Time to Arrange Financing or to Close
Once the appraisal process has been concluded, it normally takes some time to bring the process to closure. The company may be allowed 30 days, or some amount of time to close the transaction.

We can summarize the process timelines to get a picture of how the various types of process agreements might look in operation. You may be surprised at how the various processes actually lay out, regardless of what the written timetables suggest.

The existence of defined timetables in agreements serves to keep the parties focused on the timeline; however, they are seldom binding.

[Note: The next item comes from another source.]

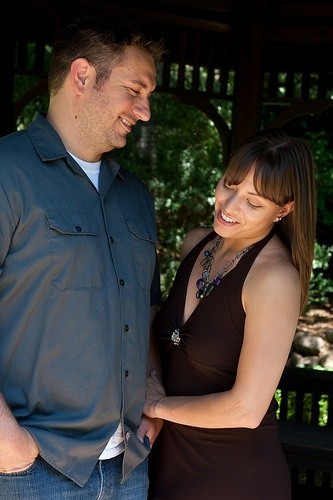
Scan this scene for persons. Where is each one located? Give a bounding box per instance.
[0,9,167,500]
[144,127,316,500]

  • Multiple Appraiser processes can be accomplished in the broad range of 100 to 200 days or so if the initial process involving two appraisers is conclusive. If it is necessary to select and retain a third appraiser, it is likely that considerable additional time will pass before resolution occurs. It is not surprising for a multiple appraiser process involving three appraisers to take six months to a year or more to complete.
  • The Single Appraiser – Select Now, Value Now option is potentially the most rapid option for process buy-sell agreements. If a trigger event occurs after the initial appraisal, the valuation process will be known by all parties, and the appraiser will be familiar with the company. This option should be able to be accomplished within six weeks or so, on the short end, and four months on the longer end.
  • The Hybrid or Single Appraiser with Multiple Appraiser Options can take as long as the typical multiple appraiser option; however, the probability of it being accomplished in much shorter time is significant. If the parties agree on the concluded value of the “third appraiser,” this option is akin to the Single Appraiser – Select Now, Value Now option and can be accomplished accordingly.

Note that the estimates here assume that there is no litigation and that the parties are generally cooperating to move the process along.

The bottom line is that it is good to agree on realistic timelines in your buy-sell agreements. It is then easier to ask the various appraisers and other parties to stick to them. The operation of process buy-sell agreements can take a long time. This means that the process may be a considerable distraction to management, particularly when significant transactions are involved. It should be obvious, but the prolonged operation of a buy-sell agreement can not only be distracting, but frustrating and confusing to the family of a deceased shareholder, or to a terminated employee.